Output all of the records again, exactly as written.

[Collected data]

========

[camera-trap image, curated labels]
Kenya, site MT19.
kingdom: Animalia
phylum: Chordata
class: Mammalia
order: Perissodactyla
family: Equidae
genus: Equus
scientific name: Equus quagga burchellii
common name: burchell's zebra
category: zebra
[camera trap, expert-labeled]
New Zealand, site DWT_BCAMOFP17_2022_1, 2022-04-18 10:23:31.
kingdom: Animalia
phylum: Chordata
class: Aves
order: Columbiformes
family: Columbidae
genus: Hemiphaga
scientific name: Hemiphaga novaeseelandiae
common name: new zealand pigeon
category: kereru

========

**RESPONSE TO THIS TASK**
[camera-trap image, curated labels]
Kenya, site MT19.
kingdom: Animalia
phylum: Chordata
class: Mammalia
order: Perissodactyla
family: Equidae
genus: Equus
scientific name: Equus quagga burchellii
common name: burchell's zebra
category: zebra
[camera trap, expert-labeled]
New Zealand, site DWT_BCAMOFP17_2022_1, 2022-04-18 10:23:31.
kingdom: Animalia
phylum: Chordata
class: Aves
order: Columbiformes
family: Columbidae
genus: Hemiphaga
scientific name: Hemiphaga novaeseelandiae
common name: new zealand pigeon
category: kereru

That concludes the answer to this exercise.